§ **WHAT YOU WILL DO**: Rewrite the listing below, putting "paved country road" wherever "concrete rural road" appears and keeping everything else the same.

§ **RECORDS PROVIDED**:
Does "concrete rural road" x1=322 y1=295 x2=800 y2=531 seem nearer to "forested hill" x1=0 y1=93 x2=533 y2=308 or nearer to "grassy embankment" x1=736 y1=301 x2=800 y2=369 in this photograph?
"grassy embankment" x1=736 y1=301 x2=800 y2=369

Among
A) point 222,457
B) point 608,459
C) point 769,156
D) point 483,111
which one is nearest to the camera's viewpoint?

§ **COMPLETE RESPONSE**:
Does "paved country road" x1=322 y1=295 x2=800 y2=531 seem nearer to "forested hill" x1=0 y1=93 x2=533 y2=308 or nearer to "grassy embankment" x1=736 y1=301 x2=800 y2=369 in this photograph?
"grassy embankment" x1=736 y1=301 x2=800 y2=369

Among
A) point 222,457
B) point 608,459
C) point 769,156
D) point 483,111
which one is nearest to the camera's viewpoint?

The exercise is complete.